We can also look forward to GOP/QAnon efforts to slash health, environmental, financial and other regulations to please their donors.
Did the Trump tax cuts pay for themselves?
Meanwhile, in good news for the likes of Putin admirer U.S. Rep. George Santos (R.N.Y., or is it R-Kremlin?), the GOP/QAnon plans to try to eviscerate the House Office of Congressional Ethics. Somebody else will have try to find out where Santos got a mysterious $700,000, which given the disturbing stuff we already know about him, would be more important than, say, where Rep. Seth Magaziner (D.-R.I.) got a mysterious (but probably parental) $800,000 back when he ran for state treasurer; we’d still like to know that.
Best in the Neighborhood
A gentleman active in the Rhode Island Jewish community wrote me to politely complain about an item I wrote about the authoritarian-minded and ethically challenged Israeli Prime Minister Benjamin Netanyahu in which that I hadn’t mentioned how much, much worse are the governments in the adjoining states – all at various levels of tyranny and kleptocracy. Well, true, though many of us had hoped for someone better than Netanyahu in the Mideast’s only real democracy. Will it stay that way?
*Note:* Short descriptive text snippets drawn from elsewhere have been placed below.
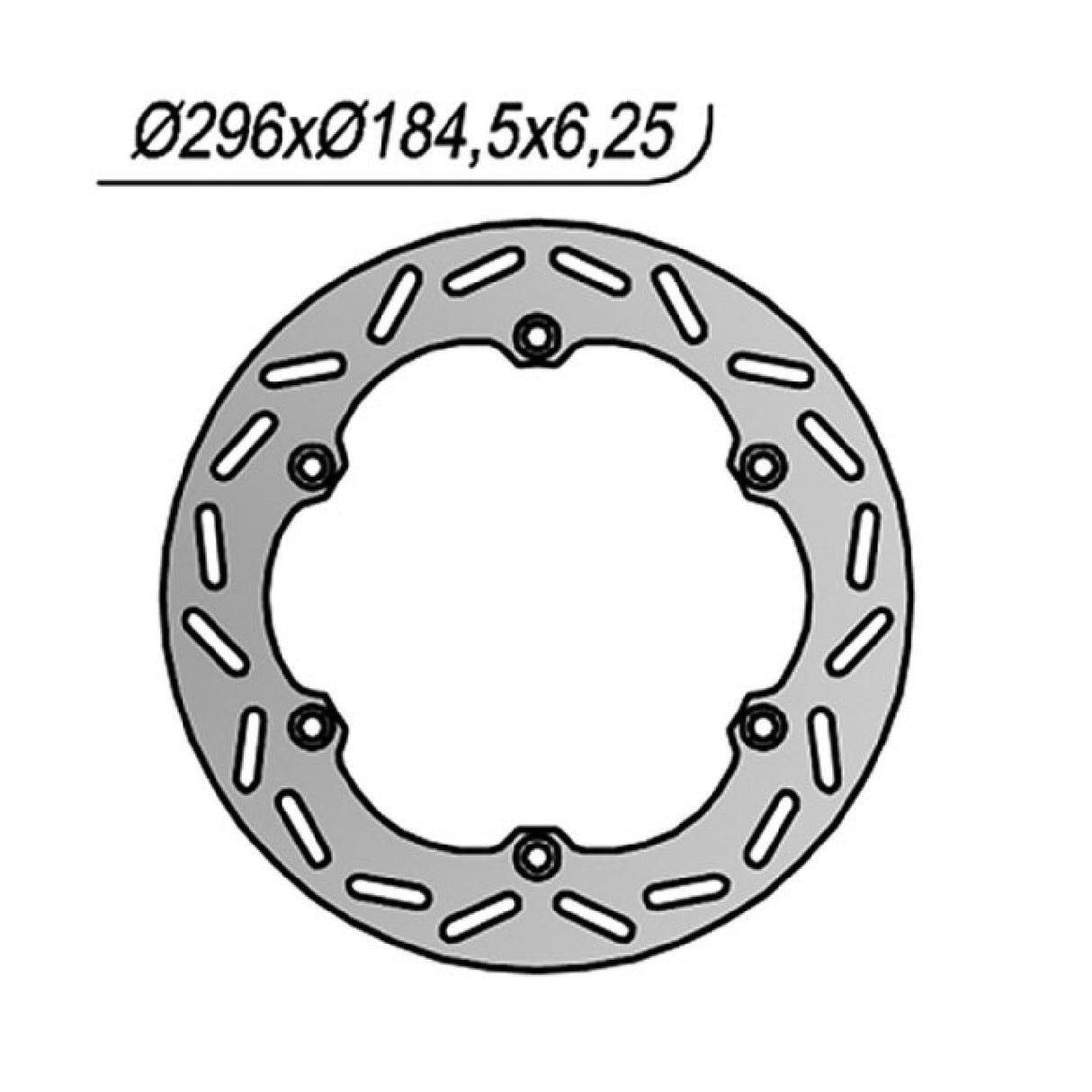 NG 1115 Brake Disc HONDA GL GoldWing (SC02) 1100 CC 82/83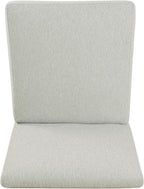 HomePop Kolbe Upholstered Dining Chair - Sustainable Gray Woven, 19.5" Seat Height, Ideal for 29-31 Inch Tables (Single Pack)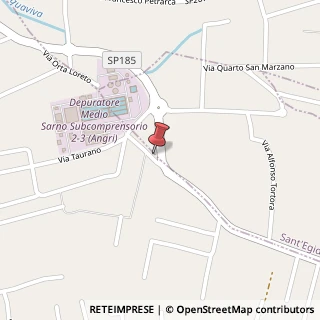 Mappa Via Orta Loreto, 12, 84010 Angri, Salerno (Campania)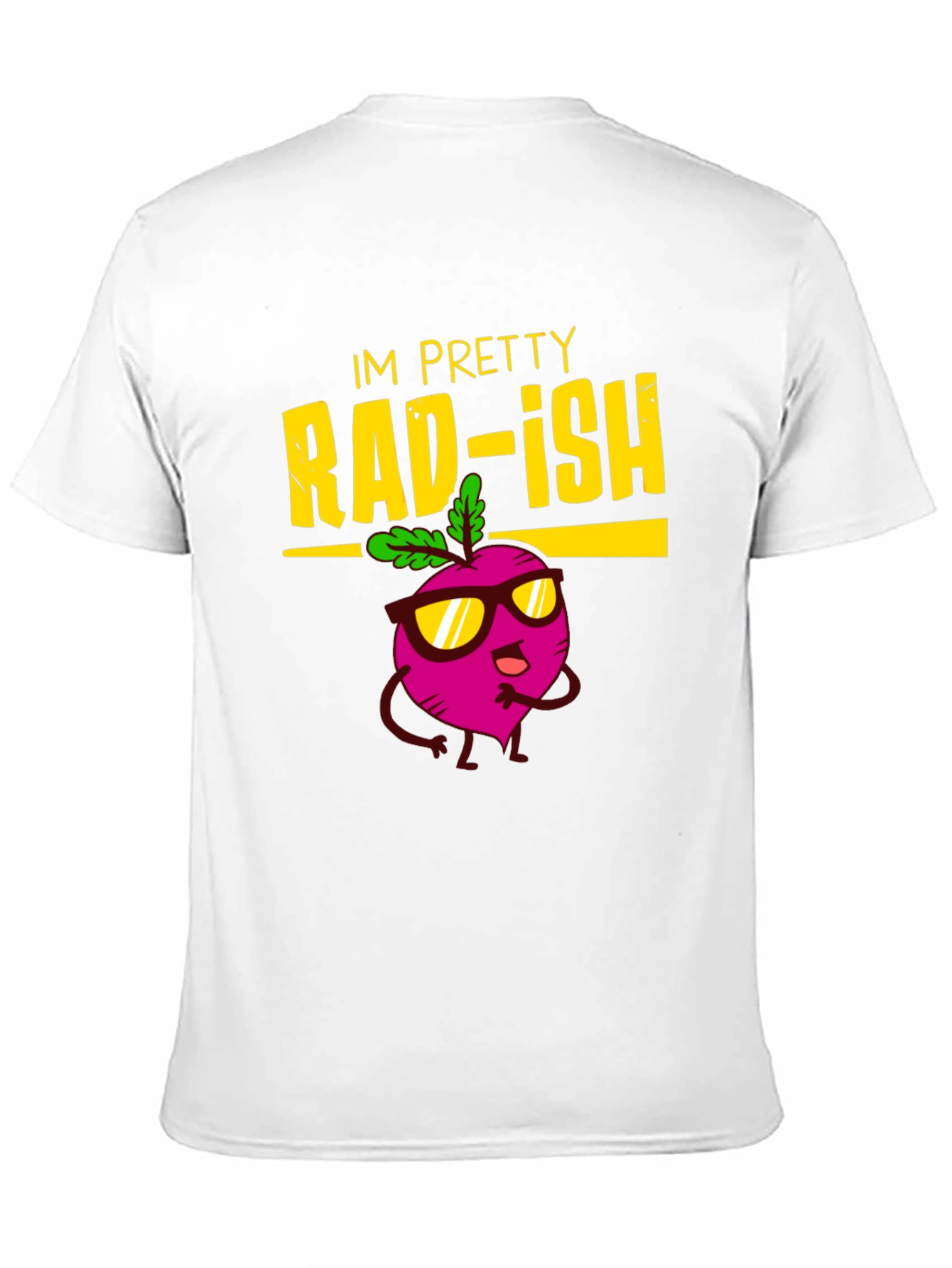 Black Rad-ish Graphic Tee - Funny Vegan T-Shirt view 11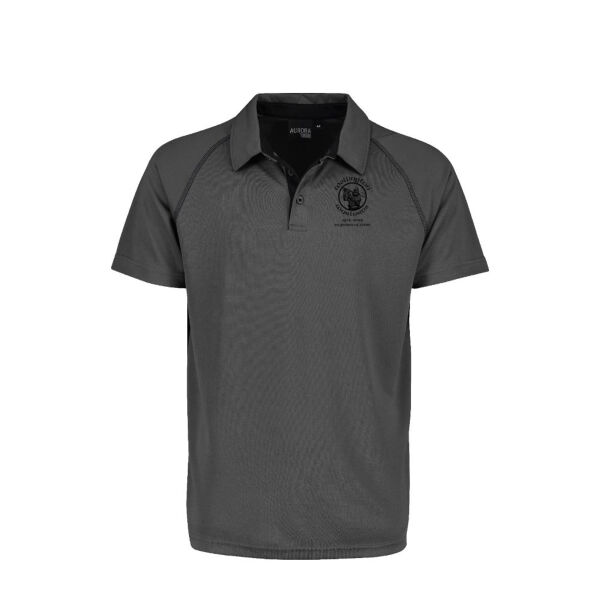 Polo - Grey - 50 yr Black Logo - Performance Polo – Mens - Performance Polo – Mens Thumbnail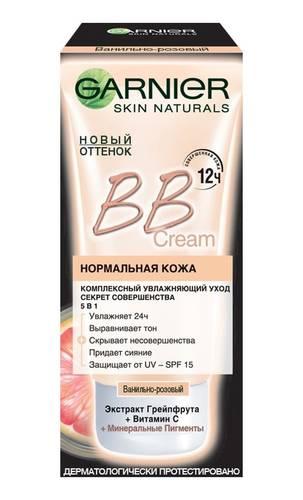 BB Крем увлажняющий ванильно-розовый Garnier Секрет Совершенства, 75 гр., пластиковая туба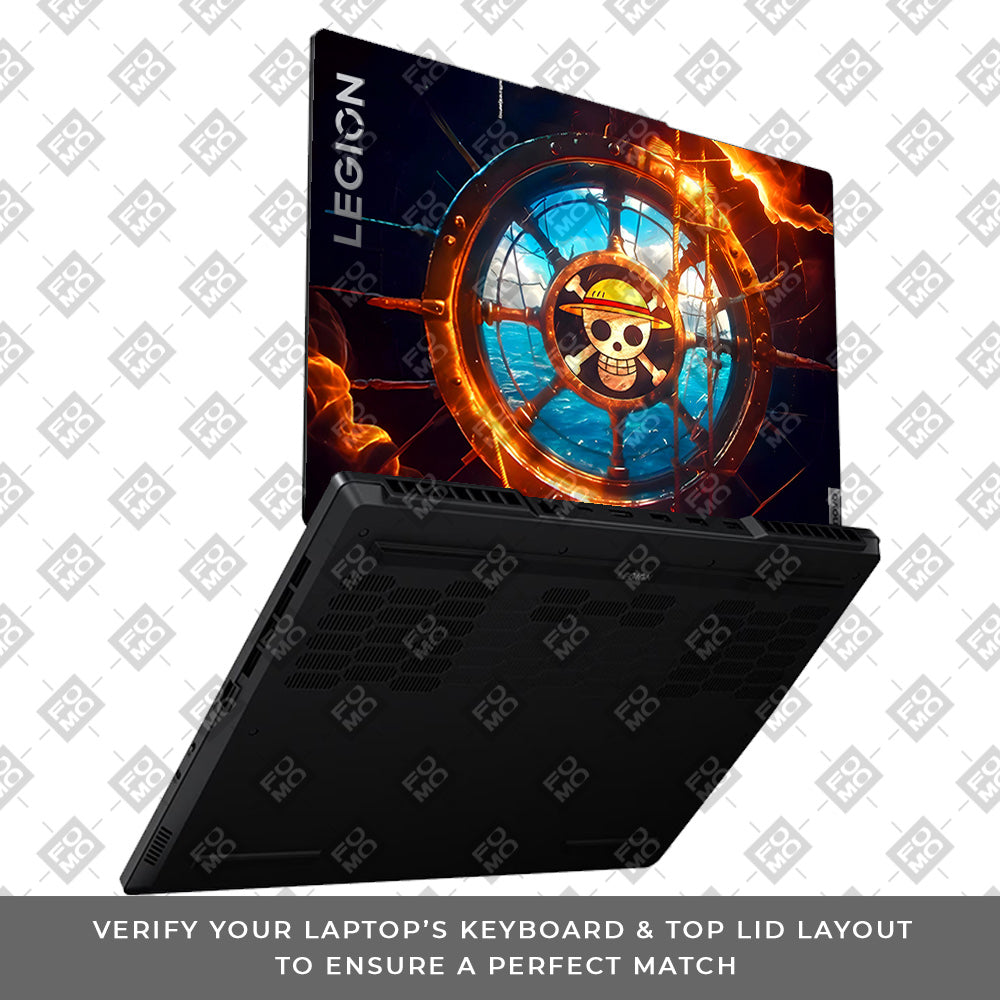Straw Hat Pirates Emblem Lenovo Legion 5 15ARP8 Laptop Skin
It really is a nasty neighborhood! Yes, I’ve been there.
Seismic Stories
What a tour is Far & Away -- Reporting from the Brink of Change: Seven Continents, Twenty-Five Years! This is Andrew Solomon’s deeply informed and empathetic book of travel essays written over more than two decades, from Russia to Rio to Romania to Myanmar to Afghanistan to Libya to China to South Africa and other problem points. The range of people he talks with and reports on is impressive amidst the sometimes violently perilous places he puts himself in, especially given his self-professed anxiety and occasional severe depression. But there’s humor and entertaining absurdity, too.
The one thing that most of these places have in common is that they were undergoing great cultural and political change, sometimes for the better. But the book was published in 2016. Things look worse now, as tyranny and corruption is in a growth phase in much of the world.
But then, as Mr. Solomon notes in the book: “History is rife with waves of joyful transformation followed by descent into horror.’’ And then, we hope, out again.